Join the Northeastern Illinois University Libraries on Monday, November 15 at 4:00PM (Central Time) for a Zoom panel discussion featuring Charles E. Cobb Jr., Roxanne Dunbar-Ortiz, Joyce Lee Malcolm, and Jack Rakove—four leading scholars with differing interpretations of the Second Amendment and its relationship to race and racism in U.S. history.
Joyce Lee Malcolm and Jack Rakove are constitutional historians who wrote opposing amicus briefs—available here and here—for the Supreme Court’s landmark 2008 case District of Columbia v. Heller. This court case determined whether the Second Amendment right to armed self-defense applies only to militias or to individuals as well. Historians Roxanne Dunbar-Ortiz and Charles E. Cobb Jr. are veteran 1960s activists who have written distinct scholarly interpretations of race and gun rights. Dunbar-Ortiz's 2018 book Loaded: A Disarming History of the Second Amendment argues that the Second Amendment has been inextricably tied to white supremacy throughout American history, while Cobb's 2014 book This Nonviolent Stuff'll Get You Killed: How Guns Made the Civil Rights Movement Possible argues that organized and armed self-defense was central to the success of the African-American Civil Rights Movement.

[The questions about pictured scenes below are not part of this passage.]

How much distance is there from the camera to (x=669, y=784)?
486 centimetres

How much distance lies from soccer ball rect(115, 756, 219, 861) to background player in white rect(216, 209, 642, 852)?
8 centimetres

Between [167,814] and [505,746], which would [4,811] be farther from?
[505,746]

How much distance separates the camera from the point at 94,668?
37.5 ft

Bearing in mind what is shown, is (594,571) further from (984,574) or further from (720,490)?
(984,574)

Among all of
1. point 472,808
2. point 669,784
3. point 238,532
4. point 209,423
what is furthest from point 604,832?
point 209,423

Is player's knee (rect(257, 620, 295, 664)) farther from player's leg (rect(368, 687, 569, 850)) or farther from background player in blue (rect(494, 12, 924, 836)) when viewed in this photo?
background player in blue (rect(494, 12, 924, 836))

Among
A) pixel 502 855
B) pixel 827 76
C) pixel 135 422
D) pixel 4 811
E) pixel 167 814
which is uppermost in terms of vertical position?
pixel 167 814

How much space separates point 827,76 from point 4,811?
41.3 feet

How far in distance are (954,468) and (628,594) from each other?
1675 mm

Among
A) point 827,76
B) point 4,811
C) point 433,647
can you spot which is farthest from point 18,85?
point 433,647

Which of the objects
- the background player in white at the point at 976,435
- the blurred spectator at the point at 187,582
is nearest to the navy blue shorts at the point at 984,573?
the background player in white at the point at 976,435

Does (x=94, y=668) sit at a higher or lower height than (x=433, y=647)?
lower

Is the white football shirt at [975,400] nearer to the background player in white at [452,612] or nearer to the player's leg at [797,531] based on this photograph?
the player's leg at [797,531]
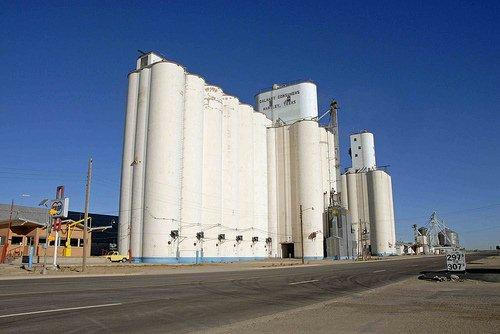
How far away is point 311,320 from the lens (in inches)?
374

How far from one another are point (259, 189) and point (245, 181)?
5.81 meters

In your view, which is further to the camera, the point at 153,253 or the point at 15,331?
the point at 153,253

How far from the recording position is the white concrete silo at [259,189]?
73.8m

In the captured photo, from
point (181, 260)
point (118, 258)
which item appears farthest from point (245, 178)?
point (118, 258)

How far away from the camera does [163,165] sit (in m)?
55.2

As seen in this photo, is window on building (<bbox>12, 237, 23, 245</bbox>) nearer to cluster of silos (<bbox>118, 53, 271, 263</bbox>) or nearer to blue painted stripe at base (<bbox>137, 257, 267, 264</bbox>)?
cluster of silos (<bbox>118, 53, 271, 263</bbox>)

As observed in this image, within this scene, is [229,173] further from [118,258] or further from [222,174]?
[118,258]

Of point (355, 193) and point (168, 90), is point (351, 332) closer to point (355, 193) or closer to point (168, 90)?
point (168, 90)

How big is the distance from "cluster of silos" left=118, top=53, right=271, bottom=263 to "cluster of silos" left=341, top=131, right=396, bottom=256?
4974 centimetres

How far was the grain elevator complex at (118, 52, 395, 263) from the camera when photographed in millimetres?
A: 55406

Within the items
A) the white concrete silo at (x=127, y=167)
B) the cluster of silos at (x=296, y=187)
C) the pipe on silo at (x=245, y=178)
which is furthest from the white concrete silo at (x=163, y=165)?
the cluster of silos at (x=296, y=187)

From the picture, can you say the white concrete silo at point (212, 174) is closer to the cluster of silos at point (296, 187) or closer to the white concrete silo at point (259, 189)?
the white concrete silo at point (259, 189)

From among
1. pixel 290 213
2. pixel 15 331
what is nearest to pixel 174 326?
pixel 15 331

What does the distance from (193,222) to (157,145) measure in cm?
1245
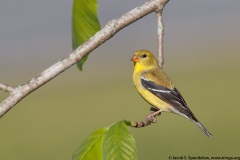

This event will provide an opportunity for these four scholars to articulate the points at which their perspectives align and diverge. The panelists' opening remarks and responses to each other will be followed by Q&A with the audience. The event will be introduced by Edward Remus, Social Sciences Librarian at Northeastern Illinois University, and will be moderated by Joshua Salzmann, Associate Professor of History at Northeastern Illinois University.
This event is co-sponsored by the NEIU Department of History.